Please find every line of the listing below where "parasites" occurs and copy it.
━━ LISTED RECORDS ━━
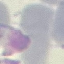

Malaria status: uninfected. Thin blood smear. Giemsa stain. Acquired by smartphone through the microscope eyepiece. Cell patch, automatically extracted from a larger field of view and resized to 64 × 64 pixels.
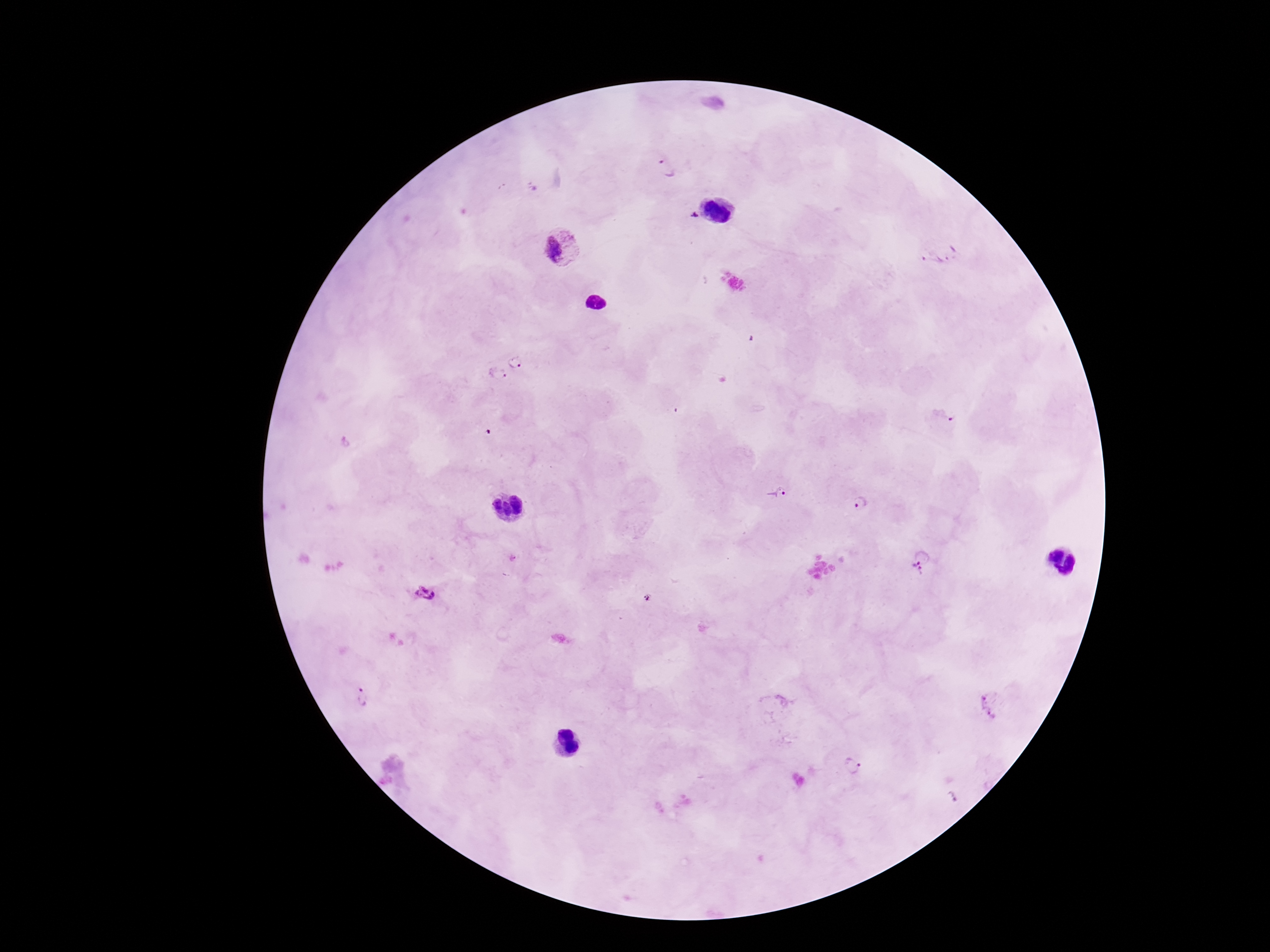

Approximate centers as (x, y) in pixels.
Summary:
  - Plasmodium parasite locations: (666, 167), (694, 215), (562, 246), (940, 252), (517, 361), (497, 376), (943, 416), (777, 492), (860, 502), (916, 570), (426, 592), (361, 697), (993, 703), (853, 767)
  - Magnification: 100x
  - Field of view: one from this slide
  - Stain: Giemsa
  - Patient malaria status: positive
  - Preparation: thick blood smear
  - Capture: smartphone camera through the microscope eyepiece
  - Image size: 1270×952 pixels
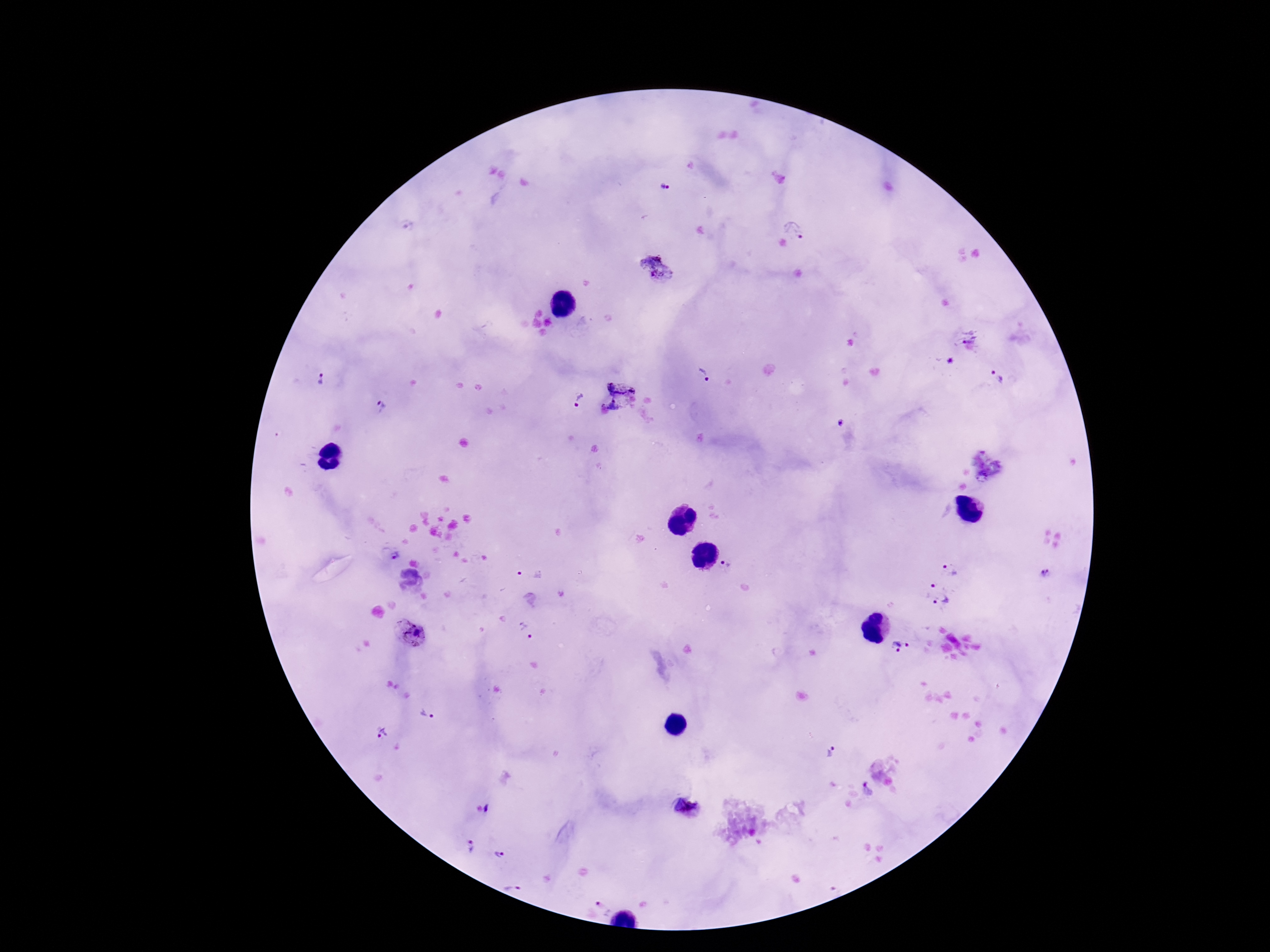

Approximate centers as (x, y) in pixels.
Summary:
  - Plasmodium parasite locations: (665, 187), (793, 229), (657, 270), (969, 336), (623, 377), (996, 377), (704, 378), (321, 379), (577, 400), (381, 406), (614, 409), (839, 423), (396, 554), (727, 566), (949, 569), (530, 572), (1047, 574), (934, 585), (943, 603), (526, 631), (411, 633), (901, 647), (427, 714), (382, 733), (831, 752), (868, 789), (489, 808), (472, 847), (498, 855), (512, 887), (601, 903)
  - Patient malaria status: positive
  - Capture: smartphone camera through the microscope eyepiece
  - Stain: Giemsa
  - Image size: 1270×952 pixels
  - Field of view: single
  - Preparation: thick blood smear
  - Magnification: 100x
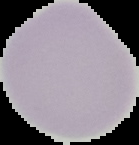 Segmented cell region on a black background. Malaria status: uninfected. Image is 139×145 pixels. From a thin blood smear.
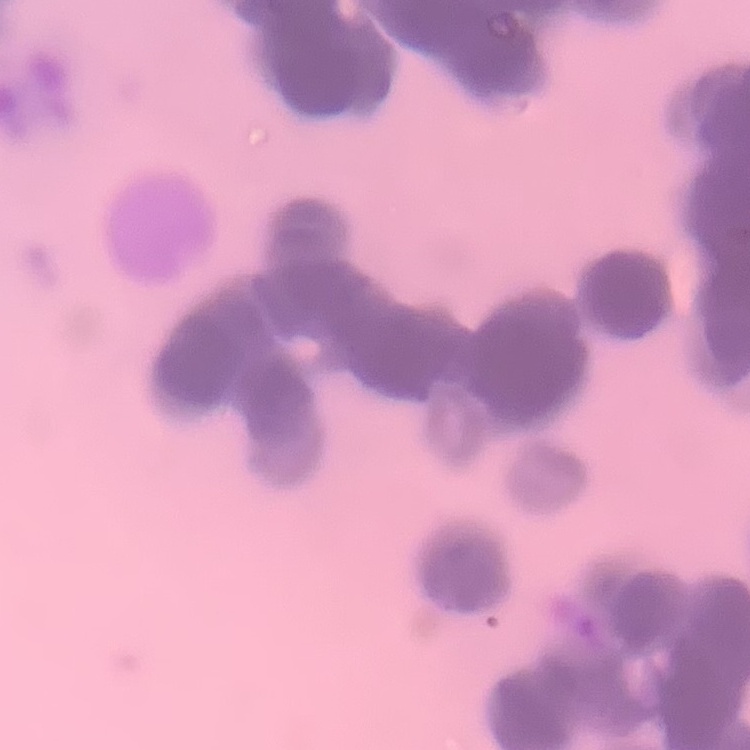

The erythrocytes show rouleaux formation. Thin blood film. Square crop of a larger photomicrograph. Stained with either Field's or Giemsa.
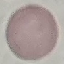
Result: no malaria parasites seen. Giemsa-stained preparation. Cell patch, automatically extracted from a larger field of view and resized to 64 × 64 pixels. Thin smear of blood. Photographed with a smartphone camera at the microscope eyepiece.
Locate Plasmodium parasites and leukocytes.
━━━
FINISHED EXERCISE ::
Result: no malaria parasites seen. Giemsa-stained preparation. Cell patch, automatically extracted from a larger field of view and resized to 64 × 64 pixels. Thin smear of blood. Photographed with a smartphone camera at the microscope eyepiece.
Locate Plasmodium parasites and leukocytes.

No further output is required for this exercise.